Wednesday, December 28, 2022

Motivating the Players

The assumption of traditional D&D play is that the PCs are after treasure. The assumption of more modern D&D is that the PCs are going on a heroic quest. Now, these two objectives can be merged, but it's not easy. The object of a quest can easily be a piece of treasure. Just look at any Indiana Jones movie for an example. The problem is that, if the treasure is the end goal, why collect all this incidental treasure along the way? Why give up searching for the MacGuffin to haul a load of coins back to town? Or if simply making that One Big Score is the goal, why keep adventuring once it's been achieved? 

In my current D&D game, the TS&R Jade campaign, I have a feeling that the players are waiting for me to drop a plot on their heads. That there will be a Big Bad Evil Guy to defeat, or a grand quest for the Great Googly Moogly MacGuffin, or some big Earth-Shattering Apocalypse to thwart. But I've just got a local area with towns, castles, caves, ruins, and factions waiting for them to explore it.

The game has been on hiatus due to various events and the holidays, but when we start it up again in January, I want to make a few small shifts in the game to hopefully bridge this gap. 

1. Give the players the DM map. No, not the dungeon maps and keys, but the overland map that has all the dungeons they could have found if they'd gone out to explore the wilderness. West Marches was all about going out to explore the unknown, and I started this new campaign still in that mindset. But the players aren't in a "go out and see what's over that hill" mindset. So best to pull back the curtain and show them the places near town where they can find adventure and treasure. 

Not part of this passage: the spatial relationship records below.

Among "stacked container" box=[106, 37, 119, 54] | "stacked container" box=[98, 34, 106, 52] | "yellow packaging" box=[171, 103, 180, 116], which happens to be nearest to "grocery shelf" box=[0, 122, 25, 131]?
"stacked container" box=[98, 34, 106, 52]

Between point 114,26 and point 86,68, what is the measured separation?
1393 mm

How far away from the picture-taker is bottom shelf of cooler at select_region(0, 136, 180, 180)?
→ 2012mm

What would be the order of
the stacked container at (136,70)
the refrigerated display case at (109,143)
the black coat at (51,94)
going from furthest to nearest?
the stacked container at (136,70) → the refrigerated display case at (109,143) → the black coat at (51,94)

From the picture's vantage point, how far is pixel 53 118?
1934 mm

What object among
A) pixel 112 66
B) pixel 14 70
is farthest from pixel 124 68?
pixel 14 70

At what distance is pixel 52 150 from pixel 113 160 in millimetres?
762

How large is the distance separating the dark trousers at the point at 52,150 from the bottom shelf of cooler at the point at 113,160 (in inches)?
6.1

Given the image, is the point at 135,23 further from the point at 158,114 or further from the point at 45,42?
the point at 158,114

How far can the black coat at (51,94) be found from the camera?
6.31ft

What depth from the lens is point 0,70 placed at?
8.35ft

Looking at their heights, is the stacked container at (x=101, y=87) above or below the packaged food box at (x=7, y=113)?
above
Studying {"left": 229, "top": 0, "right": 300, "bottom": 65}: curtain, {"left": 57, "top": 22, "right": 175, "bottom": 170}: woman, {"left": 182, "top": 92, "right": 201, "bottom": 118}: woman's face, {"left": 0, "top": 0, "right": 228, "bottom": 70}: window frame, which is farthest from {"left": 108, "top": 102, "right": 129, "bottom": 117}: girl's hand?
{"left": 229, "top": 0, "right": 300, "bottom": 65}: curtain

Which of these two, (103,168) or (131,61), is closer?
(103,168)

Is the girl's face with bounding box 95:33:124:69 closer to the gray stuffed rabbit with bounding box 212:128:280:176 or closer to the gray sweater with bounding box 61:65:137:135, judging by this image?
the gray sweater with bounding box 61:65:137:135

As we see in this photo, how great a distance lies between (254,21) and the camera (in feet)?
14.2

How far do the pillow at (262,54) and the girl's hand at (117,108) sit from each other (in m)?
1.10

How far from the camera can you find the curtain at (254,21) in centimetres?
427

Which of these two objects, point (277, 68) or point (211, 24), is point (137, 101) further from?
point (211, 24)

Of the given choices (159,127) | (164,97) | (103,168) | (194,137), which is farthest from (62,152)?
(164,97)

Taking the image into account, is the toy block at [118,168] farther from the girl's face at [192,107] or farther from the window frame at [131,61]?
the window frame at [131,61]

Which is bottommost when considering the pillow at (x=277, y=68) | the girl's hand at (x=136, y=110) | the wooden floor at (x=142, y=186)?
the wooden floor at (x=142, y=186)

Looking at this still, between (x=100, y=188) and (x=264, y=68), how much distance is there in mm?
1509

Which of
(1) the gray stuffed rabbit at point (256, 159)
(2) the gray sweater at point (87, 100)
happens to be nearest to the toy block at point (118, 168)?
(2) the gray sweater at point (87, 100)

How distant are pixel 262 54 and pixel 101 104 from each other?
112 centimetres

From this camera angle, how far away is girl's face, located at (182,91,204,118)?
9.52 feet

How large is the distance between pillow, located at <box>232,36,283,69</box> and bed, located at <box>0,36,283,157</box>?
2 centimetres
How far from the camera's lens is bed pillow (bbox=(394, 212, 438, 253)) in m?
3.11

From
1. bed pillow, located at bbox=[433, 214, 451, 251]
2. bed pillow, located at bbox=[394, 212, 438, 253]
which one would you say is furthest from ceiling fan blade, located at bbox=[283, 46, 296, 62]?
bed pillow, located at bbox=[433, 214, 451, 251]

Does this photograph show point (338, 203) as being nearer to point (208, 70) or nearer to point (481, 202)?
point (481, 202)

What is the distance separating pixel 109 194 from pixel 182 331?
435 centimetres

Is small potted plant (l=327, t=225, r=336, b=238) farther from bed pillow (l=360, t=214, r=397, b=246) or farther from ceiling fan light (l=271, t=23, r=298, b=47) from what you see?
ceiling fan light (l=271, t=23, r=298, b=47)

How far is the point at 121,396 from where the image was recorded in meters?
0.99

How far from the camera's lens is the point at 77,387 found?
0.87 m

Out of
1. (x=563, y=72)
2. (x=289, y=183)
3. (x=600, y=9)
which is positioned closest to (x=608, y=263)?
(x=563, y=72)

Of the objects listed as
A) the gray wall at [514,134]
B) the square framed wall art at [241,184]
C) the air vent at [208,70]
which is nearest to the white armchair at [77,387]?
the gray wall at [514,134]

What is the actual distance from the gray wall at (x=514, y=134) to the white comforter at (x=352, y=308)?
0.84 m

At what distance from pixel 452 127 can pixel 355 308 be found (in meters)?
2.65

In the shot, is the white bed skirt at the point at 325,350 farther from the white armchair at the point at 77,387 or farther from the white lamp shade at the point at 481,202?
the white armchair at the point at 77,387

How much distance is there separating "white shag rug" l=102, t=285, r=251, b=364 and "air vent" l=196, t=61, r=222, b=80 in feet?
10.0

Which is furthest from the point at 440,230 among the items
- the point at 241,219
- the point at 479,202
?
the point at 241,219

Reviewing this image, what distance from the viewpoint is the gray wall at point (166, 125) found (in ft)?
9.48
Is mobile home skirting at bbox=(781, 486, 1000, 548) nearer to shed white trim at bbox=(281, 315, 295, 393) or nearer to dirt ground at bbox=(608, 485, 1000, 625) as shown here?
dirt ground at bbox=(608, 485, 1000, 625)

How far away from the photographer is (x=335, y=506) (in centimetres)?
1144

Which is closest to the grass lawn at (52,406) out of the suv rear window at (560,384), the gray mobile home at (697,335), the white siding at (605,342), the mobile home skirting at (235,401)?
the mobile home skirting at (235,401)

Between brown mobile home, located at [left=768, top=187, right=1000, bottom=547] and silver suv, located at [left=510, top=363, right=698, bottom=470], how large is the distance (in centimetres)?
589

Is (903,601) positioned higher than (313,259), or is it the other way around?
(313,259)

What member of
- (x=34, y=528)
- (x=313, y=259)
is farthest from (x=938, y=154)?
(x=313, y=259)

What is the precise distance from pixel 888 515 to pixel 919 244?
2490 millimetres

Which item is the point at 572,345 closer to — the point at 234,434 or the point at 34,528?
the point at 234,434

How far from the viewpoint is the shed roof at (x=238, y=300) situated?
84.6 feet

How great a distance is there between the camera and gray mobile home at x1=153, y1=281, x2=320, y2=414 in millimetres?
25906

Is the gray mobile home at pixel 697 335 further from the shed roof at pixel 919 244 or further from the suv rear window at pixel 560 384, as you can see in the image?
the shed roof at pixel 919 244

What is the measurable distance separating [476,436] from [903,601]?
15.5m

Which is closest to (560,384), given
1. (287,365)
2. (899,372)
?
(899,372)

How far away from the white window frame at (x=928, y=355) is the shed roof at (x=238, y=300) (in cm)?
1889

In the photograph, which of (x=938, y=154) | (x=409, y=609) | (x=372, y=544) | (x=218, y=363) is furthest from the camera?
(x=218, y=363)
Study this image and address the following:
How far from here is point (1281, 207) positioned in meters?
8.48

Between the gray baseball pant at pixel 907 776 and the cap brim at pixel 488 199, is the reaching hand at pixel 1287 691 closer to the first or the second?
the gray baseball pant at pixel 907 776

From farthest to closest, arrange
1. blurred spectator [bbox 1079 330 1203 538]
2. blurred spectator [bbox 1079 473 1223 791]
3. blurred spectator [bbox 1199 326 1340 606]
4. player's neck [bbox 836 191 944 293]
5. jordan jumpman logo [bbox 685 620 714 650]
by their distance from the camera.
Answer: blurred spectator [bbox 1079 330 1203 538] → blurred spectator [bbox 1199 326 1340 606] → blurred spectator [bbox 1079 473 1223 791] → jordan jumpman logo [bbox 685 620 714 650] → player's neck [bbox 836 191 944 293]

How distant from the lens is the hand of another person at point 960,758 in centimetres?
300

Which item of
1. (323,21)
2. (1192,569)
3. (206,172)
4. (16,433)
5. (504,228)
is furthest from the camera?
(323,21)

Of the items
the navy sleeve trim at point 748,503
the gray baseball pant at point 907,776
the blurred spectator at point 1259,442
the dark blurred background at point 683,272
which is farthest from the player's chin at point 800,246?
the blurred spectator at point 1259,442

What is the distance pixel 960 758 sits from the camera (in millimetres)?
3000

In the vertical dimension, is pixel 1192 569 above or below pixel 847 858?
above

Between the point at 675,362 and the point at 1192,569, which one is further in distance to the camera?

2. Ask the players to provide their motivations. I got this idea from the Bandit's Keep YouTube channel. He suggests, after setting up an adventure, just asking the players directly what their motivations would be to actually engage with this, whether it's a dungeon, an event, a faction, or a quest. Get them involved. So when we start up again, I'm going to ask the players to answer these questions: 

  • Why does your character need to find treasure?
  • What would your character like to find?
  • What would your character like to achieve?
  • What is the party's current goal?

Hopefully, answering these questions will help get the players in the mood to treasure hunt, and also to feel more engaged with the world. When they can't answer a question, that's when I can provide them with some setting information to help them find an answer and get a better sense of the world. Or point them to a location on the map and let them know that they might get their answers there. Also, I can use their answers to tailor some of the locations that I haven't fleshed out yet to their desires.